• [WHAT YOU WILL DO] Rewrite every line of the entries below as a numbered list, omitting any blank lines.

• [PROVIDED DATA]
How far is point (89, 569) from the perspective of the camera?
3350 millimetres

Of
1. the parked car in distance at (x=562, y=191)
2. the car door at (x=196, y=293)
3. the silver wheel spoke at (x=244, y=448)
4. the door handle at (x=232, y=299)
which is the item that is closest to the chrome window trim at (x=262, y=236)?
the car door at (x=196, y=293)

• [EXERCISE SOLUTION]
1. How far is point (89, 569) from the perspective of the camera?
2. 3350 millimetres
3. Of
4. 1. the parked car in distance at (x=562, y=191)
5. 2. the car door at (x=196, y=293)
6. 3. the silver wheel spoke at (x=244, y=448)
7. 4. the door handle at (x=232, y=299)
8. which is the item that is closest to the chrome window trim at (x=262, y=236)?
9. the car door at (x=196, y=293)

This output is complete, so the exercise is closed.